Compute Budget Trade-off
Given a fixed token budget B at test time, how do you allocate it between best-of-N and sequential revision?
Best-of-N: Each solution requires approximately K tokens (length of a typical solution). To generate N solutions: B = N × K, so N = B / K.
Sequential revision: Initial solution is K tokens. Each revision round adds roughly K tokens (critique + revised solution). For R rounds: B ≈ K × (1 + R), so R = (B / K) - 1.
Worked Example 3: Compute Budget Allocation
Budget: B = 10,000 tokens. Solution length: K = 1,000 tokens.
Option A (Best-of-N): N = 10,000 / 1,000 = 10 tries
- Coverage: 1 - (0.42)^10 ≈ 0.9968 (99.68%)
Option B (Sequential Revision): R = (10,000 / 1,000) - 1 = 9 rounds
- Final accuracy: p_0 + 9 × Δp = 0.2 + 9 × 0.05 = 0.65 (65%)
For this problem:
- Best-of-N wins (99.68% vs 65%)
Now change the budget to B = 50,000 tokens:
Option A (Best-of-N): N = 50 tries
- Coverage: 1 - (0.42)^50 ≈ 0.99999 (essentially 100%)
Option B (Sequential Revision): R = 49 rounds
- Final accuracy: 0.2 + 49 × 0.05 = 2.65 (capped at 1.0 = 100%)
The model saturates — it can’t improve beyond 100% accuracy.

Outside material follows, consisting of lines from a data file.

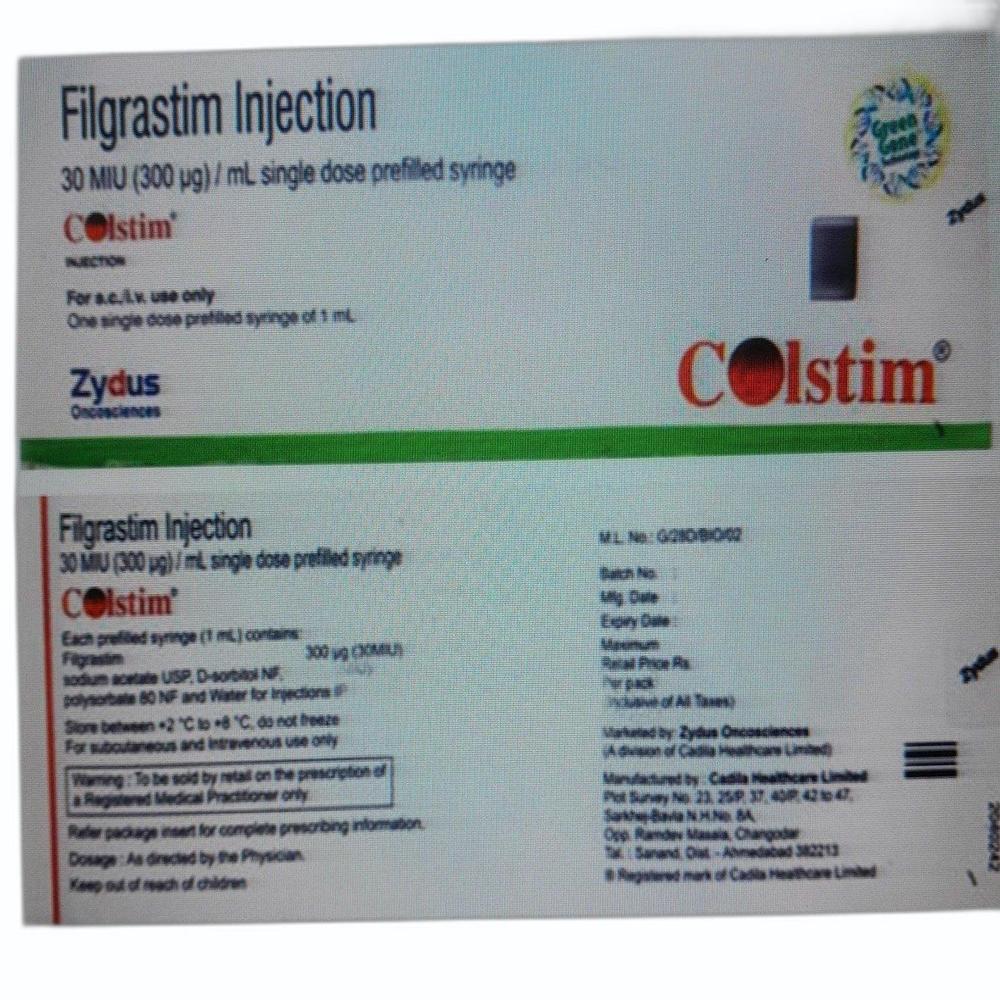 Colstim Filgrastim 300mcg (pfs) Injection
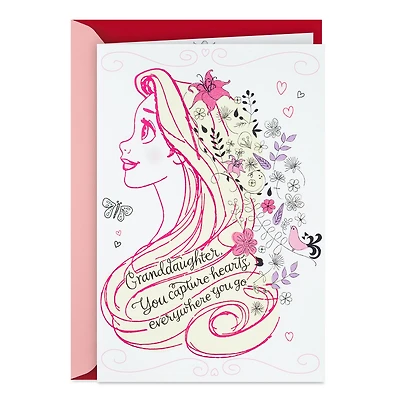 Disney Princess Rapunzel Loved Forever and Ever Valentine's Day Card for Granddaughter for only USD 4.29 | Hallmark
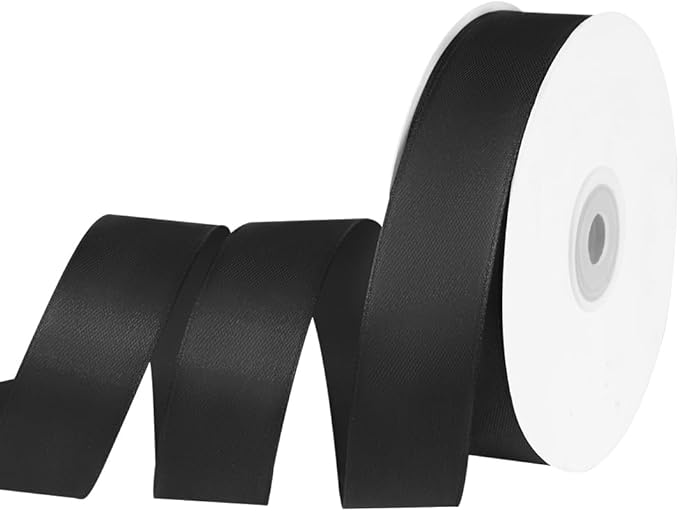 1" x 50 Yards Satin Ribbon by Quhora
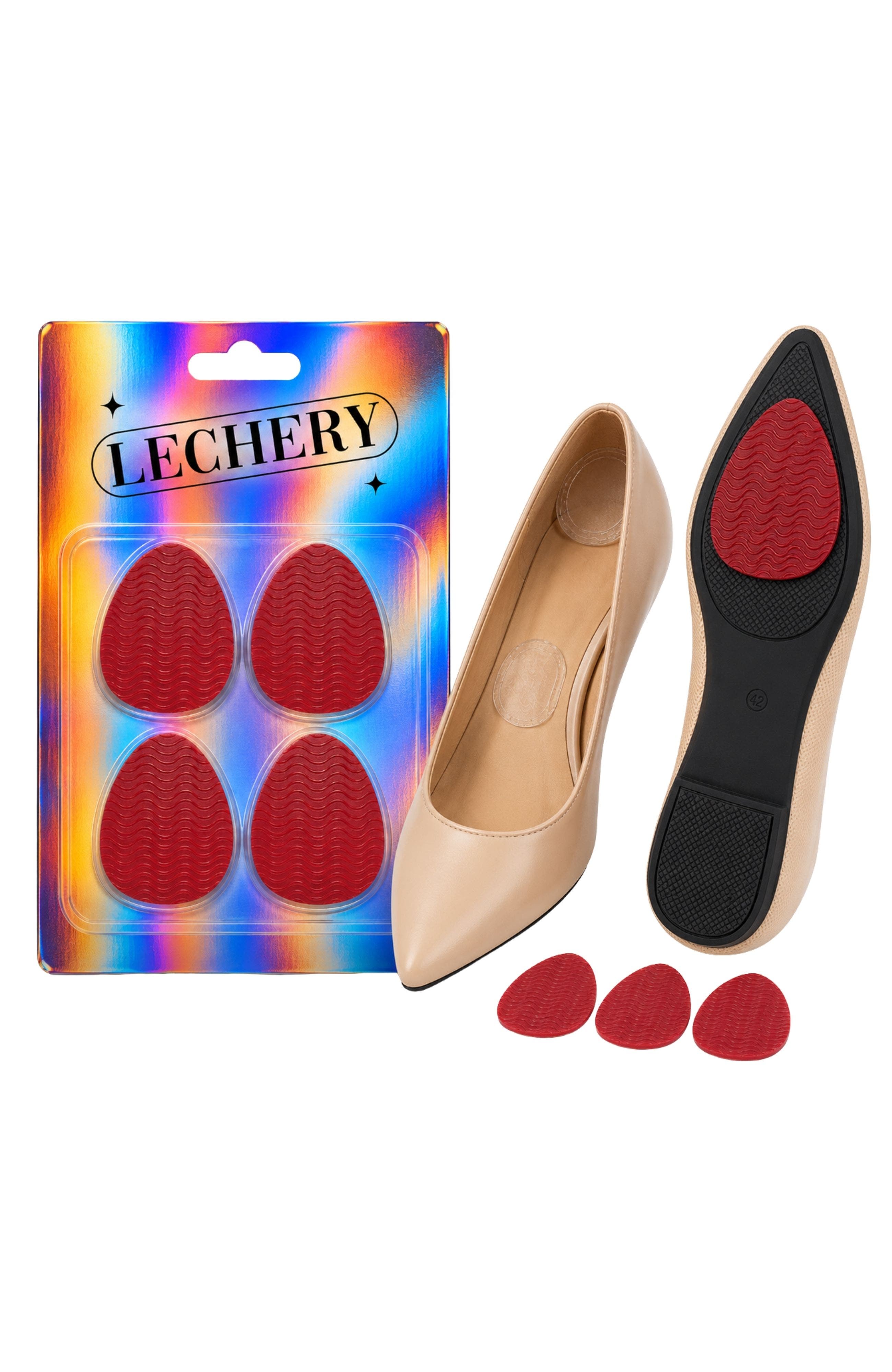 2-Pack Grip No-Slip Shoe Pads, Main, color, Red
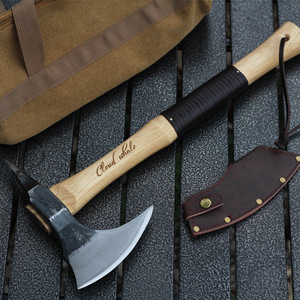 Mango <span class=keywords><strong>de</strong></span> <span class=keywords><strong>madera</strong></span> para exteriores, hacha <span class=keywords><strong>de</strong></span> clavo <span class=keywords><strong>de</strong></span> águila grande forjada, para acampar, cortar <span class=keywords><strong>madera</strong></span>, hacha <span class=keywords><strong>de</strong></span> hielo Tomahawk multifuncional - Product Image 3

But in this regime, both strategies reach near-perfect accuracy with the same budget.
Cost-Benefit Analysis: When Sequential Revision Wins
For a hard problem with p_0 = 0.1 (10%), Δp = 0.05:
Best-of-N Analysis:
N = 1: P = 0.1
N = 2: P = 1 - 0.9^2 = 0.19
N = 5: P = 1 - 0.9^5 = 0.409
N = 10: P = 1 - 0.9^10 = 0.652
N = 20: P = 1 - 0.9^20 = 0.878
N = 50: P = 1 - 0.9^50 = 0.995
Sequential Revision Analysis:
Round 1: P = 0.1
Round 2: P = 0.15
Round 5: P = 0.30
Round 10: P = 0.55
Round 20: P = 1.0 (saturates)
To reach 65% accuracy:
- Best-of-N: need N ≈ 10 tries
- Sequential Revision: need R ≈ 10 rounds
Same number of rounds! But the compute is different:
- Best-of-N: 10 forward passes, each generating a full solution
- Sequential Revision: 10 critique + revision rounds (might be cheaper per round if critique is shorter)
The paper’s insight: sequential revision scales better for hard problems because each refinement directly targets the weakness, whereas best-of-N is sampling randomly.
Key Equations Summary
Best-of-N coverage:
P_N = 1 - (1 - p)^N
Sequential revision (linear model):
p_r = p_0 + r × Δp (capped at 1.0)
Compute budget constraint:
B = N × K (best-of-N)
B ≈ K × (1 + R) (sequential revision)
Optimal strategy:
If (1 - p)^N > p_0 + r × Δp for same budget → use best-of-N
If p_0 + r × Δp > (1 - (1-p)^N) for same budget → use sequential revision
The paper shows empirically that for MATH and hard reasoning tasks, sequential revision (and variants like search) is compute-optimal.